He stopped in his tracks. The horse’s muzzle shook underneath the reigns behind him. He could feel the frostbite seeping through his fingertips as the snow filled in what footprints they had made. The horse’s breath fell in wisps upon his shoulders, causing a small break of warmth in the bitter, dead cold of winter. No one ever believed that they would have the opportunity to die like this, like Miles was currently. He never believed he’d get the chance to think of his short thirty-two years of life before it was ended. Who would ever believe that through the cold of winter that you could still feel the fire on your face? You could see you son napping with red cheeks, curled up next to his favorite stuffed animal.
“Dad, we can get one someday, right?” He shook the ragged puppy in Miles’ face.
“Sure, son, whatever you want, we’ll get it, definitely.”
And that’s how it all began. The brutal cold pierced through their cabin, came down the chimney, dowsing their fire. His wife begged him, said it would be too much on his body, that they could just eat Kasha.
There was no way Miles would ever let that happen. The way his son’s face lit up at the prospect of riding her. She was the closest thing he ever had to a friend. So much for living the nomadic life.
Something that no one ever tells you about dying, is the ultimate peace that washes over you after you’ve already accepted it. It has that pit of despair, that desperate desire to continue, but there comes a time when you finally just relax, and accept what’s coming. So this was it, this was Miles’ end. And he wanted so badly just to get Kasha to safety, or somewhere, maybe that someone could find her.
So he pushed them forward. She nudged his back every once and awhile. The brown mare had her own language. It was if she was begging him, begging his legs, to keep going, one step at a time. Miles had no regrets.

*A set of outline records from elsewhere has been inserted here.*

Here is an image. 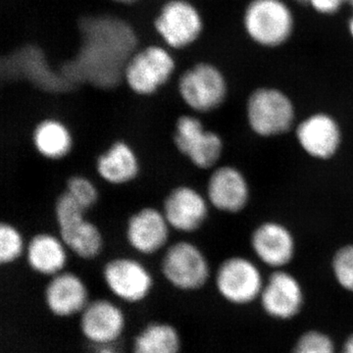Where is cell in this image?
I'll use <instances>...</instances> for the list:
<instances>
[{
	"label": "cell",
	"instance_id": "1",
	"mask_svg": "<svg viewBox=\"0 0 353 353\" xmlns=\"http://www.w3.org/2000/svg\"><path fill=\"white\" fill-rule=\"evenodd\" d=\"M83 44L75 60L65 65V78L110 90L124 79L125 69L136 46L134 32L124 22L113 19L85 22Z\"/></svg>",
	"mask_w": 353,
	"mask_h": 353
},
{
	"label": "cell",
	"instance_id": "2",
	"mask_svg": "<svg viewBox=\"0 0 353 353\" xmlns=\"http://www.w3.org/2000/svg\"><path fill=\"white\" fill-rule=\"evenodd\" d=\"M85 212L67 192H62L55 201L54 215L59 238L67 250L79 259L94 260L103 250V236L97 225L85 219Z\"/></svg>",
	"mask_w": 353,
	"mask_h": 353
},
{
	"label": "cell",
	"instance_id": "3",
	"mask_svg": "<svg viewBox=\"0 0 353 353\" xmlns=\"http://www.w3.org/2000/svg\"><path fill=\"white\" fill-rule=\"evenodd\" d=\"M246 120L250 130L261 138L282 136L296 121V108L289 95L275 88L253 90L246 101Z\"/></svg>",
	"mask_w": 353,
	"mask_h": 353
},
{
	"label": "cell",
	"instance_id": "4",
	"mask_svg": "<svg viewBox=\"0 0 353 353\" xmlns=\"http://www.w3.org/2000/svg\"><path fill=\"white\" fill-rule=\"evenodd\" d=\"M160 271L174 289L183 292H196L208 284L210 265L201 248L189 241H179L165 250Z\"/></svg>",
	"mask_w": 353,
	"mask_h": 353
},
{
	"label": "cell",
	"instance_id": "5",
	"mask_svg": "<svg viewBox=\"0 0 353 353\" xmlns=\"http://www.w3.org/2000/svg\"><path fill=\"white\" fill-rule=\"evenodd\" d=\"M243 26L253 41L265 48H276L290 39L294 16L282 0H252L246 7Z\"/></svg>",
	"mask_w": 353,
	"mask_h": 353
},
{
	"label": "cell",
	"instance_id": "6",
	"mask_svg": "<svg viewBox=\"0 0 353 353\" xmlns=\"http://www.w3.org/2000/svg\"><path fill=\"white\" fill-rule=\"evenodd\" d=\"M179 94L188 108L196 113L217 110L228 95L226 78L214 65L199 63L179 79Z\"/></svg>",
	"mask_w": 353,
	"mask_h": 353
},
{
	"label": "cell",
	"instance_id": "7",
	"mask_svg": "<svg viewBox=\"0 0 353 353\" xmlns=\"http://www.w3.org/2000/svg\"><path fill=\"white\" fill-rule=\"evenodd\" d=\"M173 143L181 154L201 170L215 167L224 152V141L220 134L206 129L199 117L190 114L176 119Z\"/></svg>",
	"mask_w": 353,
	"mask_h": 353
},
{
	"label": "cell",
	"instance_id": "8",
	"mask_svg": "<svg viewBox=\"0 0 353 353\" xmlns=\"http://www.w3.org/2000/svg\"><path fill=\"white\" fill-rule=\"evenodd\" d=\"M101 275L109 292L123 303H143L154 288L152 272L132 257L118 256L108 260Z\"/></svg>",
	"mask_w": 353,
	"mask_h": 353
},
{
	"label": "cell",
	"instance_id": "9",
	"mask_svg": "<svg viewBox=\"0 0 353 353\" xmlns=\"http://www.w3.org/2000/svg\"><path fill=\"white\" fill-rule=\"evenodd\" d=\"M215 285L221 296L234 305H245L256 301L264 282L256 264L243 256L225 259L215 274Z\"/></svg>",
	"mask_w": 353,
	"mask_h": 353
},
{
	"label": "cell",
	"instance_id": "10",
	"mask_svg": "<svg viewBox=\"0 0 353 353\" xmlns=\"http://www.w3.org/2000/svg\"><path fill=\"white\" fill-rule=\"evenodd\" d=\"M127 315L119 304L108 299L90 301L79 315V329L85 341L97 347L112 345L127 329Z\"/></svg>",
	"mask_w": 353,
	"mask_h": 353
},
{
	"label": "cell",
	"instance_id": "11",
	"mask_svg": "<svg viewBox=\"0 0 353 353\" xmlns=\"http://www.w3.org/2000/svg\"><path fill=\"white\" fill-rule=\"evenodd\" d=\"M174 70L175 61L168 51L150 46L132 55L125 69L124 80L134 94L150 97L168 82Z\"/></svg>",
	"mask_w": 353,
	"mask_h": 353
},
{
	"label": "cell",
	"instance_id": "12",
	"mask_svg": "<svg viewBox=\"0 0 353 353\" xmlns=\"http://www.w3.org/2000/svg\"><path fill=\"white\" fill-rule=\"evenodd\" d=\"M90 301L88 285L74 272L65 270L53 276L43 289L46 310L59 319L80 315Z\"/></svg>",
	"mask_w": 353,
	"mask_h": 353
},
{
	"label": "cell",
	"instance_id": "13",
	"mask_svg": "<svg viewBox=\"0 0 353 353\" xmlns=\"http://www.w3.org/2000/svg\"><path fill=\"white\" fill-rule=\"evenodd\" d=\"M297 143L309 157L329 160L340 150L343 132L334 116L316 112L305 117L296 128Z\"/></svg>",
	"mask_w": 353,
	"mask_h": 353
},
{
	"label": "cell",
	"instance_id": "14",
	"mask_svg": "<svg viewBox=\"0 0 353 353\" xmlns=\"http://www.w3.org/2000/svg\"><path fill=\"white\" fill-rule=\"evenodd\" d=\"M162 212L172 229L194 233L208 220V199L190 185H178L165 197Z\"/></svg>",
	"mask_w": 353,
	"mask_h": 353
},
{
	"label": "cell",
	"instance_id": "15",
	"mask_svg": "<svg viewBox=\"0 0 353 353\" xmlns=\"http://www.w3.org/2000/svg\"><path fill=\"white\" fill-rule=\"evenodd\" d=\"M206 197L221 212L236 214L245 210L250 199V188L245 174L236 167L225 165L209 176Z\"/></svg>",
	"mask_w": 353,
	"mask_h": 353
},
{
	"label": "cell",
	"instance_id": "16",
	"mask_svg": "<svg viewBox=\"0 0 353 353\" xmlns=\"http://www.w3.org/2000/svg\"><path fill=\"white\" fill-rule=\"evenodd\" d=\"M250 246L262 263L278 270L290 264L296 253L294 234L277 221H266L255 228Z\"/></svg>",
	"mask_w": 353,
	"mask_h": 353
},
{
	"label": "cell",
	"instance_id": "17",
	"mask_svg": "<svg viewBox=\"0 0 353 353\" xmlns=\"http://www.w3.org/2000/svg\"><path fill=\"white\" fill-rule=\"evenodd\" d=\"M155 27L169 46L183 48L199 38L202 21L196 9L189 2L172 0L162 8L155 21Z\"/></svg>",
	"mask_w": 353,
	"mask_h": 353
},
{
	"label": "cell",
	"instance_id": "18",
	"mask_svg": "<svg viewBox=\"0 0 353 353\" xmlns=\"http://www.w3.org/2000/svg\"><path fill=\"white\" fill-rule=\"evenodd\" d=\"M170 229L163 212L148 206L139 209L128 219L126 240L134 252L148 256L167 245Z\"/></svg>",
	"mask_w": 353,
	"mask_h": 353
},
{
	"label": "cell",
	"instance_id": "19",
	"mask_svg": "<svg viewBox=\"0 0 353 353\" xmlns=\"http://www.w3.org/2000/svg\"><path fill=\"white\" fill-rule=\"evenodd\" d=\"M259 299L266 314L278 320H290L303 307V288L292 274L279 269L269 277Z\"/></svg>",
	"mask_w": 353,
	"mask_h": 353
},
{
	"label": "cell",
	"instance_id": "20",
	"mask_svg": "<svg viewBox=\"0 0 353 353\" xmlns=\"http://www.w3.org/2000/svg\"><path fill=\"white\" fill-rule=\"evenodd\" d=\"M68 250L59 236L50 233H38L26 246V260L34 273L51 278L65 271L68 262Z\"/></svg>",
	"mask_w": 353,
	"mask_h": 353
},
{
	"label": "cell",
	"instance_id": "21",
	"mask_svg": "<svg viewBox=\"0 0 353 353\" xmlns=\"http://www.w3.org/2000/svg\"><path fill=\"white\" fill-rule=\"evenodd\" d=\"M95 169L102 180L113 185H126L139 176L138 155L127 141H115L97 159Z\"/></svg>",
	"mask_w": 353,
	"mask_h": 353
},
{
	"label": "cell",
	"instance_id": "22",
	"mask_svg": "<svg viewBox=\"0 0 353 353\" xmlns=\"http://www.w3.org/2000/svg\"><path fill=\"white\" fill-rule=\"evenodd\" d=\"M32 141L41 157L52 161L68 157L74 143L69 128L55 118L39 121L32 130Z\"/></svg>",
	"mask_w": 353,
	"mask_h": 353
},
{
	"label": "cell",
	"instance_id": "23",
	"mask_svg": "<svg viewBox=\"0 0 353 353\" xmlns=\"http://www.w3.org/2000/svg\"><path fill=\"white\" fill-rule=\"evenodd\" d=\"M182 336L171 323L152 321L148 323L134 336L132 353H181Z\"/></svg>",
	"mask_w": 353,
	"mask_h": 353
},
{
	"label": "cell",
	"instance_id": "24",
	"mask_svg": "<svg viewBox=\"0 0 353 353\" xmlns=\"http://www.w3.org/2000/svg\"><path fill=\"white\" fill-rule=\"evenodd\" d=\"M24 239L19 230L8 222L0 225V263H15L26 252Z\"/></svg>",
	"mask_w": 353,
	"mask_h": 353
},
{
	"label": "cell",
	"instance_id": "25",
	"mask_svg": "<svg viewBox=\"0 0 353 353\" xmlns=\"http://www.w3.org/2000/svg\"><path fill=\"white\" fill-rule=\"evenodd\" d=\"M72 199L85 211L94 208L99 201V190L90 179L82 175L70 176L66 182V190Z\"/></svg>",
	"mask_w": 353,
	"mask_h": 353
},
{
	"label": "cell",
	"instance_id": "26",
	"mask_svg": "<svg viewBox=\"0 0 353 353\" xmlns=\"http://www.w3.org/2000/svg\"><path fill=\"white\" fill-rule=\"evenodd\" d=\"M332 270L343 289L353 292V245L341 246L332 260Z\"/></svg>",
	"mask_w": 353,
	"mask_h": 353
},
{
	"label": "cell",
	"instance_id": "27",
	"mask_svg": "<svg viewBox=\"0 0 353 353\" xmlns=\"http://www.w3.org/2000/svg\"><path fill=\"white\" fill-rule=\"evenodd\" d=\"M292 353H336L329 336L319 331H309L297 340Z\"/></svg>",
	"mask_w": 353,
	"mask_h": 353
},
{
	"label": "cell",
	"instance_id": "28",
	"mask_svg": "<svg viewBox=\"0 0 353 353\" xmlns=\"http://www.w3.org/2000/svg\"><path fill=\"white\" fill-rule=\"evenodd\" d=\"M348 1L350 0H307V3L317 12L330 15L340 10L341 7Z\"/></svg>",
	"mask_w": 353,
	"mask_h": 353
},
{
	"label": "cell",
	"instance_id": "29",
	"mask_svg": "<svg viewBox=\"0 0 353 353\" xmlns=\"http://www.w3.org/2000/svg\"><path fill=\"white\" fill-rule=\"evenodd\" d=\"M341 353H353V334H350L343 343Z\"/></svg>",
	"mask_w": 353,
	"mask_h": 353
},
{
	"label": "cell",
	"instance_id": "30",
	"mask_svg": "<svg viewBox=\"0 0 353 353\" xmlns=\"http://www.w3.org/2000/svg\"><path fill=\"white\" fill-rule=\"evenodd\" d=\"M97 353H119L115 348L112 347V345H108V347H97Z\"/></svg>",
	"mask_w": 353,
	"mask_h": 353
},
{
	"label": "cell",
	"instance_id": "31",
	"mask_svg": "<svg viewBox=\"0 0 353 353\" xmlns=\"http://www.w3.org/2000/svg\"><path fill=\"white\" fill-rule=\"evenodd\" d=\"M348 2H350V6H352V9H353V0H350V1H348ZM350 34H352V38H353V16H352V19H350Z\"/></svg>",
	"mask_w": 353,
	"mask_h": 353
},
{
	"label": "cell",
	"instance_id": "32",
	"mask_svg": "<svg viewBox=\"0 0 353 353\" xmlns=\"http://www.w3.org/2000/svg\"><path fill=\"white\" fill-rule=\"evenodd\" d=\"M115 1L122 2V3H132V2L137 1V0H115Z\"/></svg>",
	"mask_w": 353,
	"mask_h": 353
},
{
	"label": "cell",
	"instance_id": "33",
	"mask_svg": "<svg viewBox=\"0 0 353 353\" xmlns=\"http://www.w3.org/2000/svg\"><path fill=\"white\" fill-rule=\"evenodd\" d=\"M296 1L299 2V3H307V0H296Z\"/></svg>",
	"mask_w": 353,
	"mask_h": 353
}]
</instances>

His family would starve if he didn’t get back, and he supposed that was a regret, but maybe they wouldn’t. He held on hope for them, that this bitter, cold winter wouldn’t shake their bones like it did his. He always thought he was the weakest one anyway. His wife had such a painful childbirth, and she had made it out with an exhausted smile on her face. That same sideways smirk that she always gave Miles at the best of times in their life.
And his son had overcome the famine. He had survived two grave illnesses that many children his age had died from years prior. All of this without medication. Miles knew, or convinced himself, they would make it. They had to make it, because one more step in this white snow wasn’t going to happen. He knelt down and felt the dampness seep up through his two heavy layers. The whinny behind him made him reach up and scratch Kasha’s nose. “It’ll be okay, girl. You have to keep going.” He pointed and looked at her, pleading. “One more mile, girl, it’s fine. Please.” She nudged his shoulder. He felt hot tears rising up in him. He choked them back, it was no use to have them freeze on his face. It would just make him colder.
Miles blinked slowly, holding eye contact with Kasha. “Please, Kasha, go.” She opened her great mouth and grabbed his jacket, almost pulling him up. Miles couldn’t help but let out a meek laugh. She was choosing to die with him.
Though I could see this becoming a longer piece, I don't think it will. Frankly, I know nothing of being a nomad, having settled down for most of my life. I've always wanted to just live on the road, travel to random, outback destinations. Some of my favorite stories are of people trapped in the wilderness.